Given instruction 1:
Transcribe everything in the poetry interview from "VB: The titles" down to "in your work?".
Given instruction 2:
Answer these questions using the poetry interview, one answer per line:
(a) On which train is the musician in "Song on the Subway" observed?
(b) Which two Buddhist poets does the person answering name as poets whose work they admire?
(c) Where does the person answering already volunteer?

Quoted passage:
VB: The titles alone speak to a project focused on refusing conventional and heteronormative conceptions of sexuality and the body: “The Masturbation of Men, “The Touch,” “Self-Fellatio as Prayer,” etc. In “Song on the Subway”—a poem that echoes the voices of Walt Whitman and Mark Doty—the speaker is observing a musician during rush hour on the A Train. By the end, the speaker tells us, “I want nothing / but to put my fingers inside his mouth, / let that prayer hum through my veins. / I want to crawl into the hole in his violin.”

Could you speak about the importance of “desire” in your work?

OV: To speak of desire in my work is to speak of my devout Buddhist practice, which, in regards to poetry, is quite contradictory. For Buddhists, the root of all suffering is desire itself. I accept the fact that I’m not a monk, that my life is too often dictated by even the most basic desires: a job, a house for my mother, so and so’s new book, a man’s body, quiet, open spaces. What I find nearly impossible to accept, however, is being both a Buddhist and a poet at the same time. Yes, other Buddhist poets like Jane Hirshfield and Gary Snyder, both of whose work I admire, have pulled it off. But for me, what’s most problematic is the very desire to make poems at all. I feel, well, sort of guilty—dirty even, when writing. As I write this, hundreds of monks in Tibet are being beaten, killed, and persecuted by the Chinese government. How can my poem make a difference there? Poems take a lot of time to write (at least for me) and I just can’t help thinking that that time could be better used elsewhere. I already volunteer at Tibet Liberation centers but I catch myself, in the middle of a poem saying: “is there something more useful I can do with my hands, at this moment?” It’s hard to come to terms with my writing when the world’s on fire and here I am, obsessing over a handful of paper.

Like this very body I possess, the act of writing is, to me, just a means of translation, a place to store the soul. What’s more is that I have to face the fact that the poem will never be what I intended it to be—I can only get very close (if I’m lucky). I have to accept the fact that the very material I work with will ultimately fail me. Jack Gilbert perhaps said it most poignantly: “Love, we say, 
God, we say, Rome and Michiko, we write, and the words 
get it wrong.” They do, they get it wrong, and still we get up, we try to love each other, to resist our incredible ability to be cruel, and we try, we work and we mine language until it satisfies our need to make something meaningful. But the trying is what I fear. I pick up the pen and think: “could I be doing something better with these hands?” As I fix the flaws of the poem, the flaws of a man stack up around me, often times unnoticed. This scares me more than anything: the idea that I will end up using this precious time on earth making poems very few people will read, while there is still so much I can do with this body I am given.

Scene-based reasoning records

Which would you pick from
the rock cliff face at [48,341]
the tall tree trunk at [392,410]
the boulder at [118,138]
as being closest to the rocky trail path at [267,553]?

Worked answer 1:
VB: The titles alone speak to a project focused on refusing conventional and heteronormative conceptions of sexuality and the body: “The Masturbation of Men, “The Touch,” “Self-Fellatio as Prayer,” etc. In “Song on the Subway”—a poem that echoes the voices of Walt Whitman and Mark Doty—the speaker is observing a musician during rush hour on the A Train. By the end, the speaker tells us, “I want nothing / but to put my fingers inside his mouth, / let that prayer hum through my veins. / I want to crawl into the hole in his violin.”

Could you speak about the importance of “desire” in your work?

Worked answer 2:
(a) The A Train
(b) Jane Hirshfield and Gary Snyder
(c) At Tibet Liberation centers